On 8 February, over 100 students at Sussex University marched up to the top floor of the university’s prestigious Bramber House conference centre and staged a “‘flash occupation”. They marched out 30 hours later, promising more actions to come in the future. The occupation was part of the Defend Sussex Campaign, a fight by students and staff at Sussex against huge cuts that the university is planning.
Our Defend Sussex blog outlines the scale of the threat: “The university is planning to cut £3 million this academic year, and £5 million next year. The costs of these cuts will be passed on to schools through restructuring and course closures, and to staff and students in the shape of job losses, pensions cuts and fee increases. However, at the same time as proposing these cuts, the university administration is planning to spend £112 million on new buildings and refurbishments on campus, as well as raising the salaries of the top 14 managers to a combined £2.1 million per year.” These cuts are being packaged as a business plan that management calls the “Unique Solution” — an indication of the business ethos that education chiefs are promoting.
During the occupation, students issued statements via the internet, declaring their support for the UCU’s forthcoming strike ballot on campus, and held a collection towards the strike fund, raising £250.
Word of the occupation spread quickly through the national network of anti-cuts campaigns in education that the National Campaign Against Fees and Cuts had established the weekend before, and messages of support flooded in.

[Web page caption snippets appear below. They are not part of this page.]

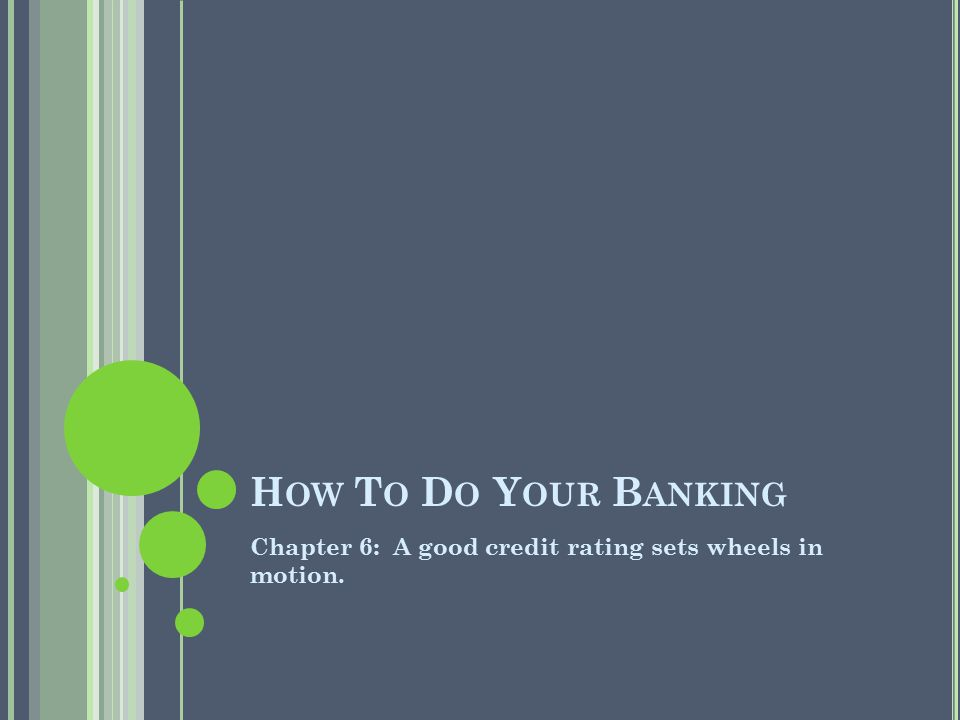 How To Do Your Banking Chapter 6: A good credit rating sets wheels in motion.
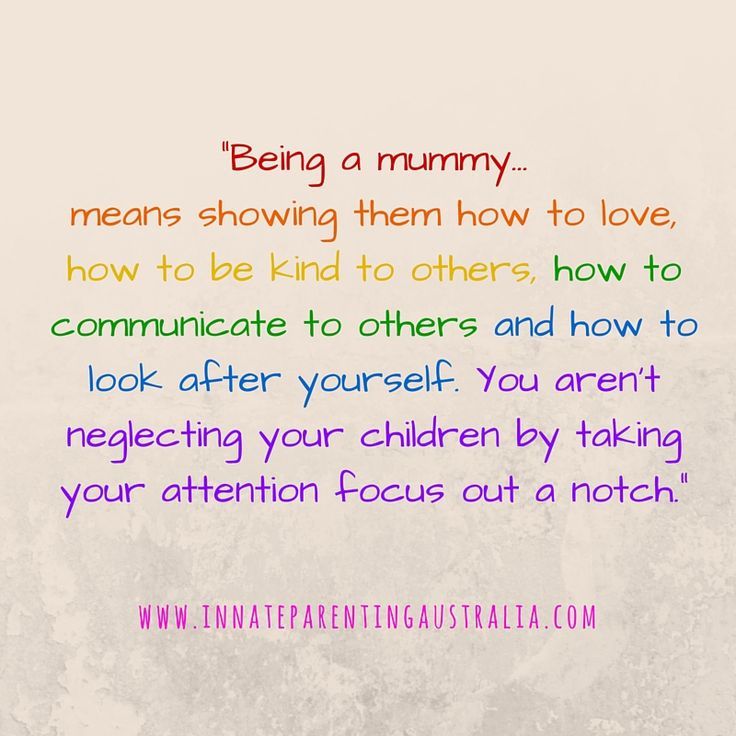 """Nurturing your relationship when attachment parenting... """"Being a mummy means showing them how to love, how to be kind to others, how to communicate to others and how to look after yourself. You aren't neglecting your children by taking your focus out a notch"""""""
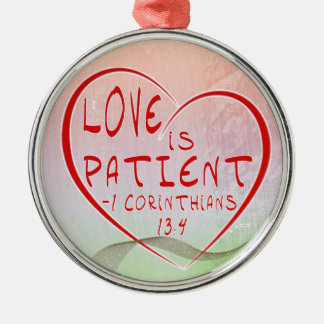 1 Corinthians 13:4 Love is PATIENT - ORNAMENT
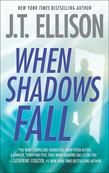 When Shadows Fall (A Samantha Owens Novel, Book 3)
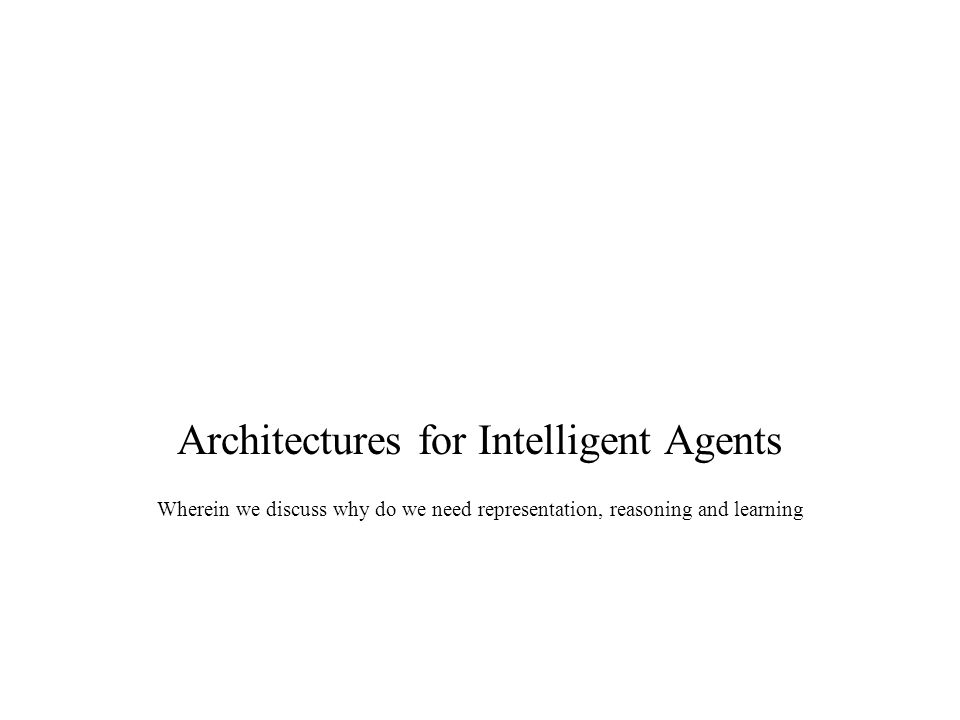 Architectures for Intelligent Agents Wherein we discuss why do we need representation, reasoning and learning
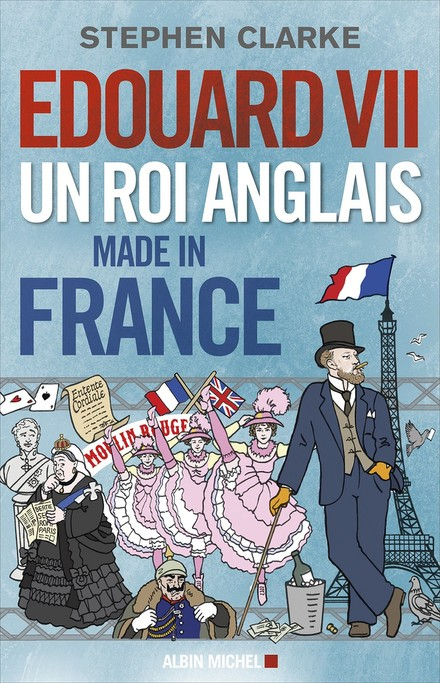 Nouveau livre: Edouard VII un roi anglais made in France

Bin workers in Sussex, who had recently been on strike against cuts that they were facing themselves, got in touch to pledge their support. Their message of support for the Sussex occupation illustrates clearly the point that the whole workers’ movement and the student movement must grasp — attacks on education are part of the same wave of public sector spending cuts that we are seeing in the whole economy. There is no such thing as “student politics” — these cuts, and the resistance to them, are one part of the class struggle that defines our whole society.